What Big Cable Mergers Mean for You
It’s a small cable world after all—or at least it’s about to be, if the latest round of pay-TV mergers goes according to plan
One month after the implosion of a deal that would have united the nation’s two biggest cable providers, Time Warner Cable and Comcast, another cable behemoth may instead be on the horizon: Charter Communications is now on track to merge with TWC (and buy smaller provider Bright House Networks). DirecTV and AT&T announced their own intent to combine last year; pending FCC approval, the resulting conglomerate will account for 26 percent of pay-TV subscribers, according to research firm SNL Kagan. “There will only be more consolidation among providers as TV programming costs increase to try to keep costs down and slow subscriber loss,” SNL Kagan media analyst Tony Lenoir says. What does this mean for viewers?

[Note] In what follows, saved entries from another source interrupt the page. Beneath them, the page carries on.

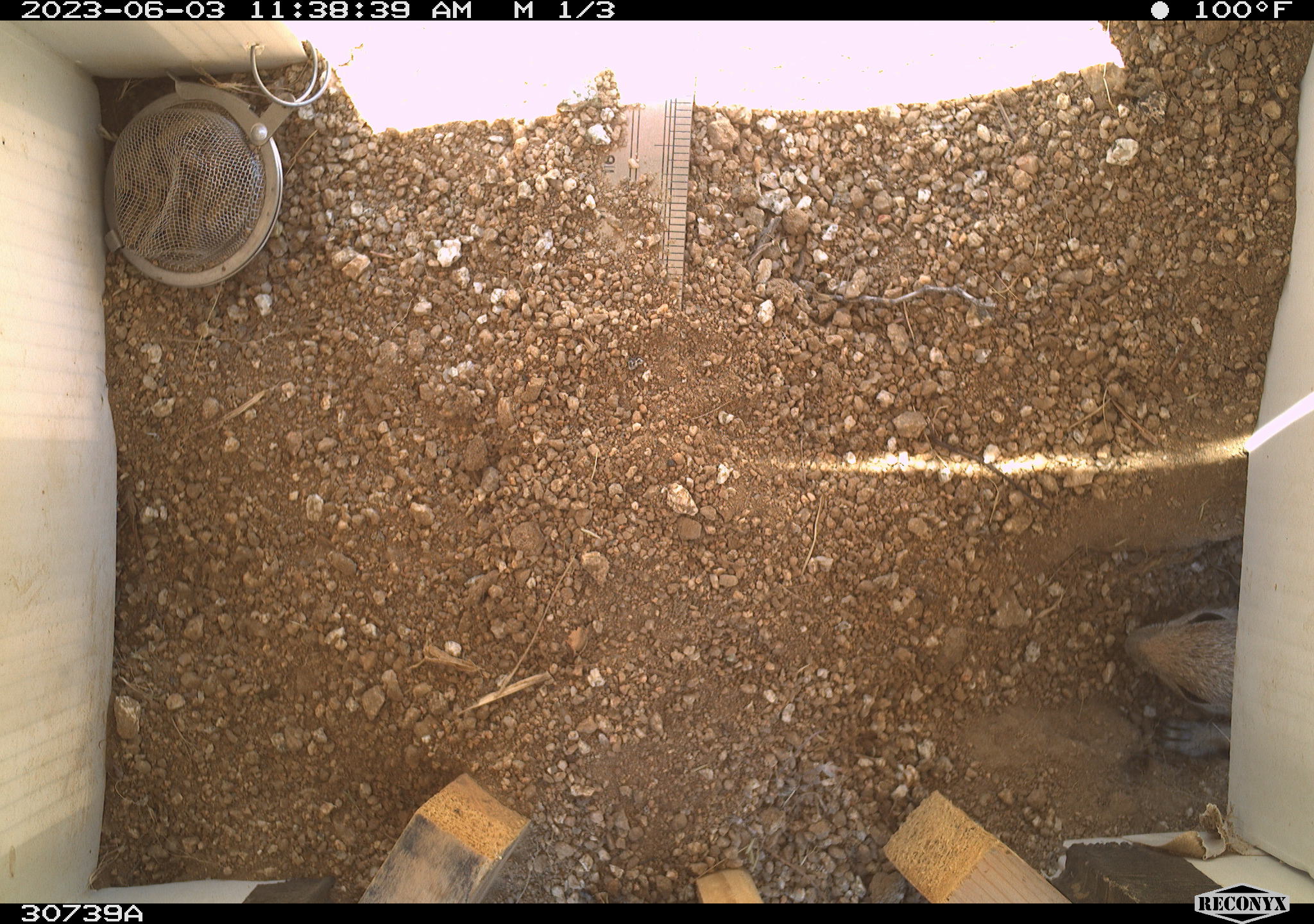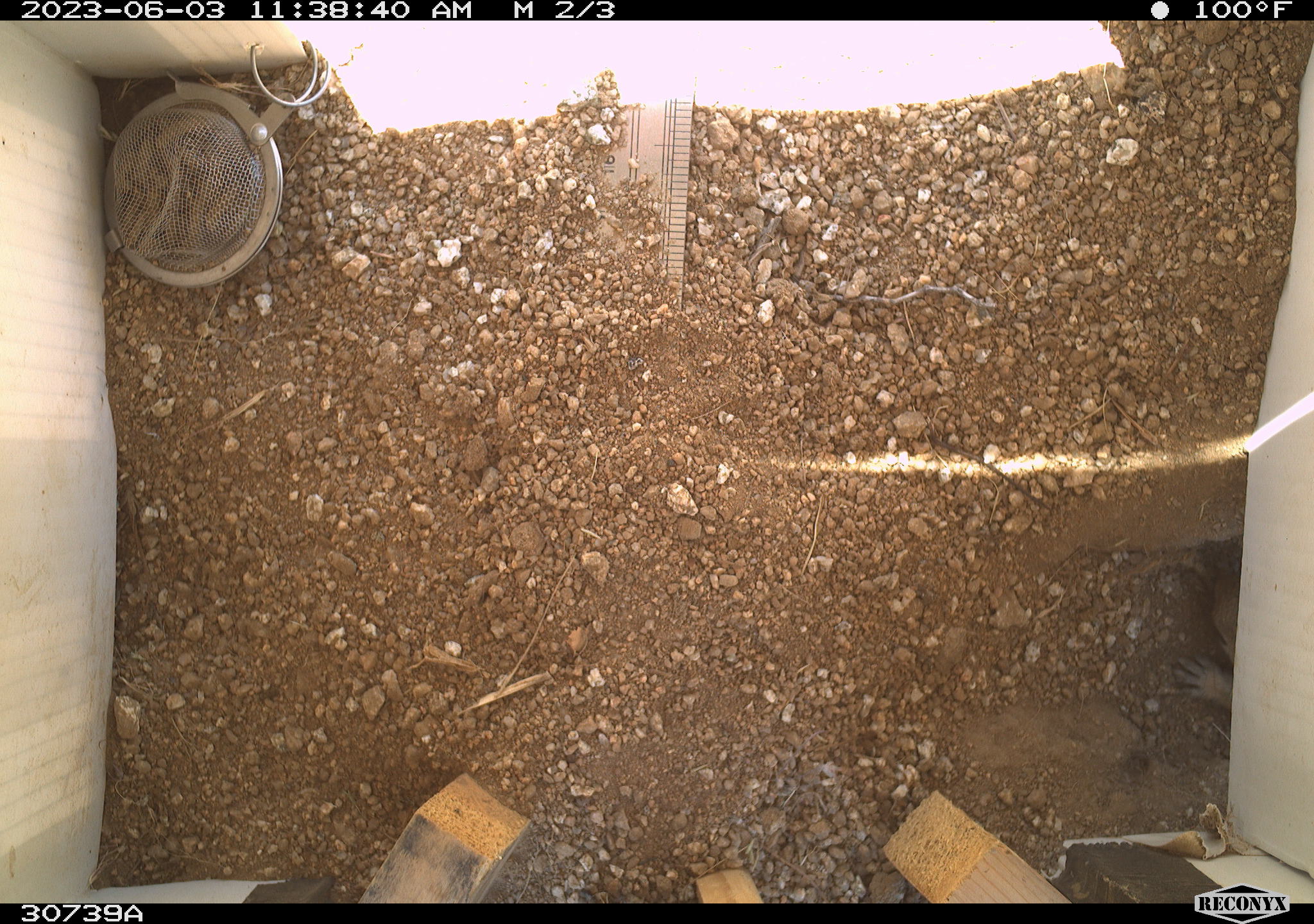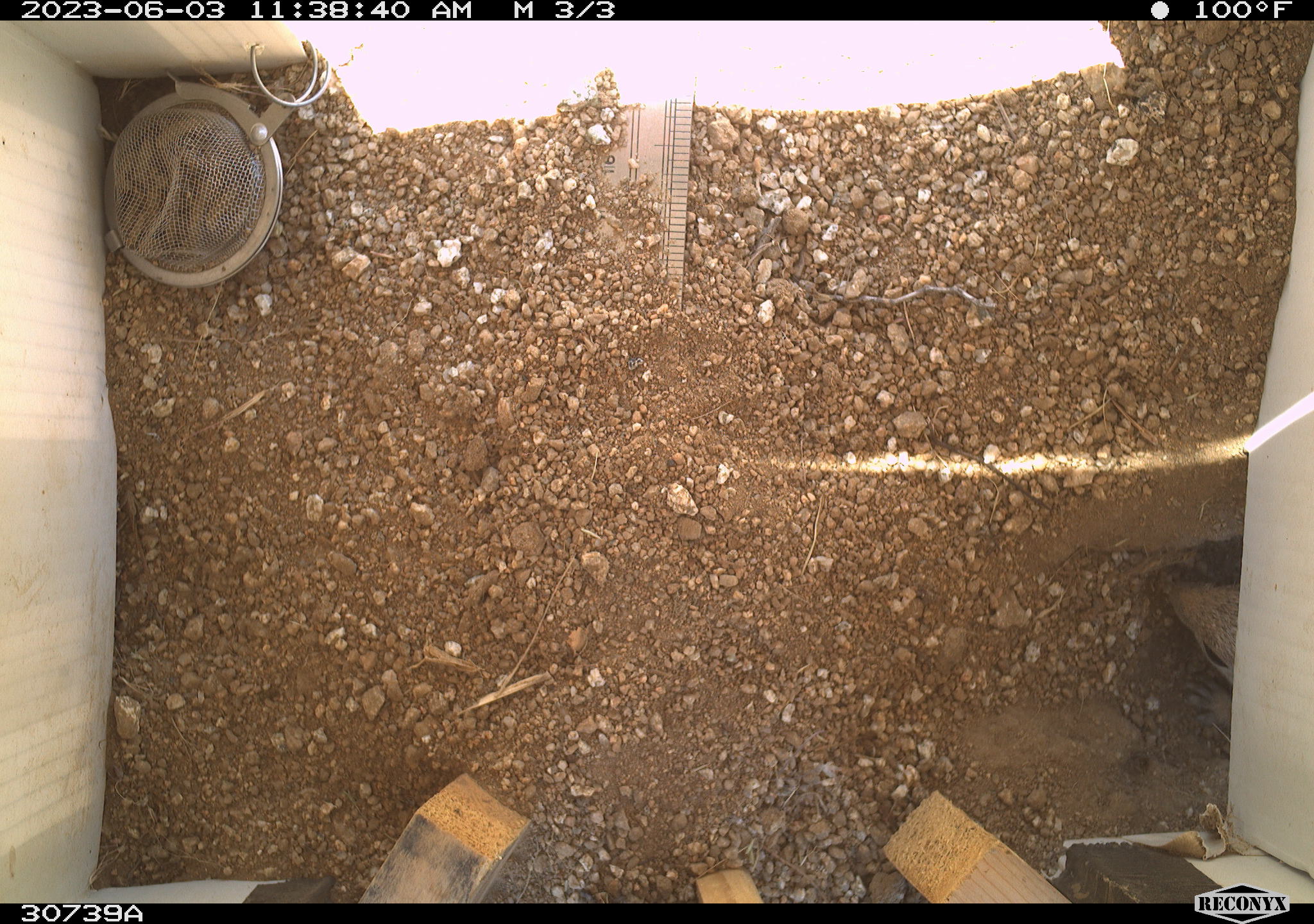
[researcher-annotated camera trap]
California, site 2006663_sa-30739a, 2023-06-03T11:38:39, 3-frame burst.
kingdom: Animalia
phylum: Chordata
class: Mammalia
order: Rodentia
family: Sciuridae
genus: Ammospermophilus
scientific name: Ammospermophilus leucurus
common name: white-tailed antelope squirrel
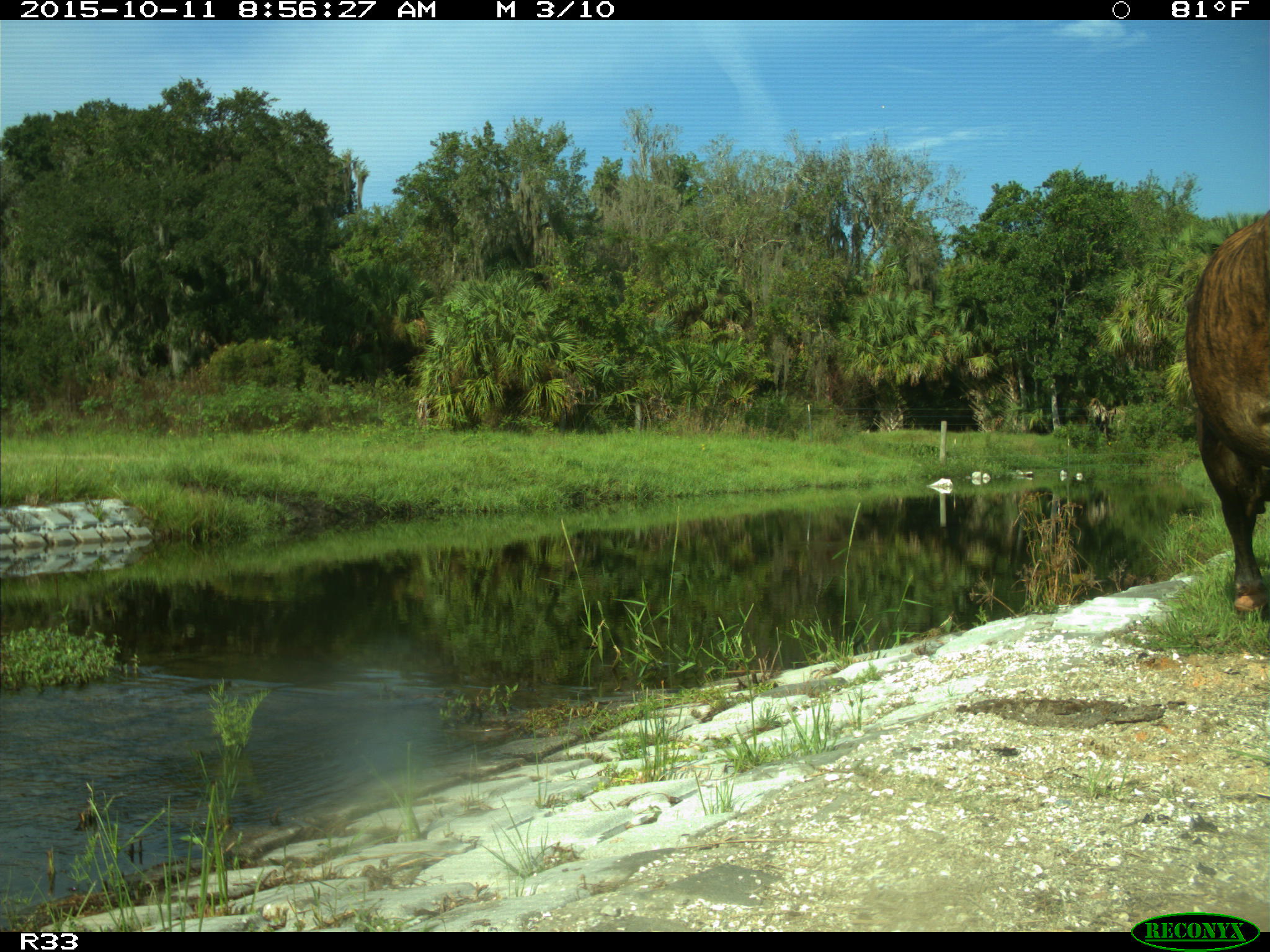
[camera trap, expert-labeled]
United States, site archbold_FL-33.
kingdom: Animalia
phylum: Chordata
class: Mammalia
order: Artiodactyla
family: Bovidae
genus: Bos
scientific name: Bos taurus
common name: domestic cow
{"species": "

Your cable bill likely won’t go up—at least at first. All companies involved say they’ll save money internally by combining resources and then pass those savings on to consumers. Providers will also have more leverage when negotiating with networks to carry programming. However, Lenoir cautions, increases are inevitable, especially as networks rely more on fees from cable companies to fill their coffers.
“TV Everywhere” may be a reality. Mobile wireless providers want to get into the TV game, one reason behind AT&T’s purchase of DirecTV. Cable broadband providers like Optimum are also adding wireless hot spots to allow customers to access TV on any device. These new mega companies are promising wider availability of high-speed Internet. Better broadband could mean a better streaming-TV experience.